You, your friends, your relatives – every U.S. citizen has the First Amendment right to petition the government to change laws under the constitution.
Voters have the chance this fall to decide if the petition process in Colorado needs additional rules.
Amendment 38 would amend the state constitution to allow petitioners to challenge any elected official decision, from school board to special district. It also would allow petitioners an additional year to collect signatures. They currently have six months.
Supporters say it makes rules for petitioning more fair, simple and uniform.
Opponents say Amendment 38 would take away too many government checks and balances and gives petitioners carte blanche over traditional representative government in which elected officials make virtually all decisions.

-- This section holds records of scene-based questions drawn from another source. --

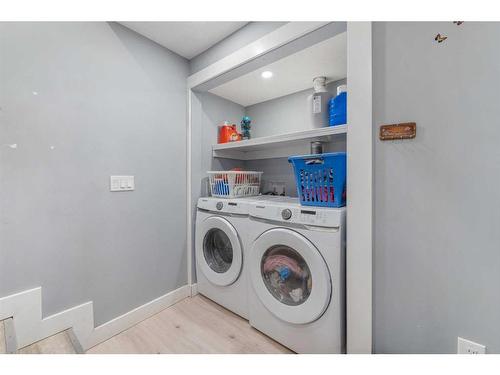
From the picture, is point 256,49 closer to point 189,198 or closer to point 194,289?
point 189,198

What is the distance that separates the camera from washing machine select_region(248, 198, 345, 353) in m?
1.11

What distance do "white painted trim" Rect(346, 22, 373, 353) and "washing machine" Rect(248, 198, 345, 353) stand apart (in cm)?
6

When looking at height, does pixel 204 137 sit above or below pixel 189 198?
above

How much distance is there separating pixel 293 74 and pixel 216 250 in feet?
5.65

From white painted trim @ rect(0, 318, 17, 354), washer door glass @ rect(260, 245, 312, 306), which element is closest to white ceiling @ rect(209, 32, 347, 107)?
washer door glass @ rect(260, 245, 312, 306)

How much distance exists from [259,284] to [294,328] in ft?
1.07

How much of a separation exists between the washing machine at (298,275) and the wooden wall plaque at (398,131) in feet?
1.40

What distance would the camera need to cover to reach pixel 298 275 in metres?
1.29

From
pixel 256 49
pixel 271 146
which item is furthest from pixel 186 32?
pixel 271 146

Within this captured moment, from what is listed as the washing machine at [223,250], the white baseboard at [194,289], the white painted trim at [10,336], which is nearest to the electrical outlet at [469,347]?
the washing machine at [223,250]

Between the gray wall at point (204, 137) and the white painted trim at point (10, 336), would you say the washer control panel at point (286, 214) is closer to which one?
the gray wall at point (204, 137)

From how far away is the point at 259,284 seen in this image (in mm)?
1415

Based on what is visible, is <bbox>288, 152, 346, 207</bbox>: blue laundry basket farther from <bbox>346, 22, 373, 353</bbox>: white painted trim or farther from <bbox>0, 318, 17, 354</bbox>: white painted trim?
<bbox>0, 318, 17, 354</bbox>: white painted trim
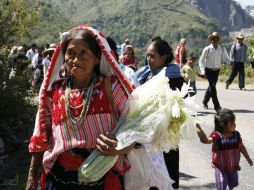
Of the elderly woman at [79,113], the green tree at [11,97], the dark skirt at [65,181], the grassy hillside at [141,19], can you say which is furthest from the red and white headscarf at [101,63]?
the grassy hillside at [141,19]

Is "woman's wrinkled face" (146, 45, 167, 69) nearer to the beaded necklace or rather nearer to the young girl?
the young girl

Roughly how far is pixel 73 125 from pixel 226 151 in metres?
2.52

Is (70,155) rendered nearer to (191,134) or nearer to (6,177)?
(191,134)

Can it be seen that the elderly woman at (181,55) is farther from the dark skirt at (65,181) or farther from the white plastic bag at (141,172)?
the dark skirt at (65,181)

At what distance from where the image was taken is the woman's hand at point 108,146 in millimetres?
3078

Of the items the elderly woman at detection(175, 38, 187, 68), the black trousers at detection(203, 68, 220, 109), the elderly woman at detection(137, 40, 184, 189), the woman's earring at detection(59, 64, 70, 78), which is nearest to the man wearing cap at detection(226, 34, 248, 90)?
the elderly woman at detection(175, 38, 187, 68)

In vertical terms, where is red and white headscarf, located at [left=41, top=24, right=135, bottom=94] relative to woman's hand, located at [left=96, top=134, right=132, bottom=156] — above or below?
above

“It allows petitioners to hold government hostage,” said Bill Ray, a spokesman for Coloradans for Responsible Reform, a group which opposes the measure. “You have, basically, a group of people for their living, their hobby, they petition things on the ballot.”

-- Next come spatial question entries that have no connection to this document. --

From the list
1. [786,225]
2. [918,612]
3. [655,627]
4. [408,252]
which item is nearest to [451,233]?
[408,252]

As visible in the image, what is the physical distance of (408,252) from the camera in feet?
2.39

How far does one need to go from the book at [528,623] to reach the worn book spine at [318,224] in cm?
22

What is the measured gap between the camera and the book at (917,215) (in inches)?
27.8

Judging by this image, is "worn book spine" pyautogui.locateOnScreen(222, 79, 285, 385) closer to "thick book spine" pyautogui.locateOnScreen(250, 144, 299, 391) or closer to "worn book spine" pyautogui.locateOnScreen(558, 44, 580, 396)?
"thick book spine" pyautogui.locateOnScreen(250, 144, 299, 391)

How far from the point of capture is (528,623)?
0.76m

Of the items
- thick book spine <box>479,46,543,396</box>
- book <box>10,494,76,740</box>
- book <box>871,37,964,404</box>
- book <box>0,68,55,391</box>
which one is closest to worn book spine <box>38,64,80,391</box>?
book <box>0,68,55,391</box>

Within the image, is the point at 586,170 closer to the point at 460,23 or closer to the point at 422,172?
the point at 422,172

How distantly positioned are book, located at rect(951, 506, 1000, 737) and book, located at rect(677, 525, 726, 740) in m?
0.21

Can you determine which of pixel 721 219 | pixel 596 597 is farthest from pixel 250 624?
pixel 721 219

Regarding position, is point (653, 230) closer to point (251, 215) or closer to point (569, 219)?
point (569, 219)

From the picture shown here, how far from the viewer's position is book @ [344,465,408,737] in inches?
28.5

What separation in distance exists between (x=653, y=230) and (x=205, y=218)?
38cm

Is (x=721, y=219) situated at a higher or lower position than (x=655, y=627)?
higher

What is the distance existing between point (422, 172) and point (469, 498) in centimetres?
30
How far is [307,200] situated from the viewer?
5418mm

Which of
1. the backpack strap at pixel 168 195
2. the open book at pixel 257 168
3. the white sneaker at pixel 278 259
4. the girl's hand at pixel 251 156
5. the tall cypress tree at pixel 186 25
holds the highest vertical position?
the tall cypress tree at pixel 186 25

A Petition Rights Amendment spokesman did not return calls and an e-mail request for comment. Amendment 38 will save taxpayers money, according to the website,
“No candidate can credibly claim to support political reform yet oppose the main vehicle for grassroots political change in Colorado,” Doug Campbell, a proponent, said in a press release posted on the web site.
Political activist Douglas Bruce is a supporter of the Petition Rights Amendment, according to the group’s web site PRA2006.com. Bruce’s Taxpayer Bill of Rights, or TABOR, was passed by voters in 1992, a statewide constitutional amendment that curbed the power of elected officials to raise taxes.
“The real goal of petition haters is to keep us from reforming government,” Bruce said in a letter posted on the Petition Rights Amendment’s web site.
Voters turned down similar petition amendments in 1994 and 1996, Ray said.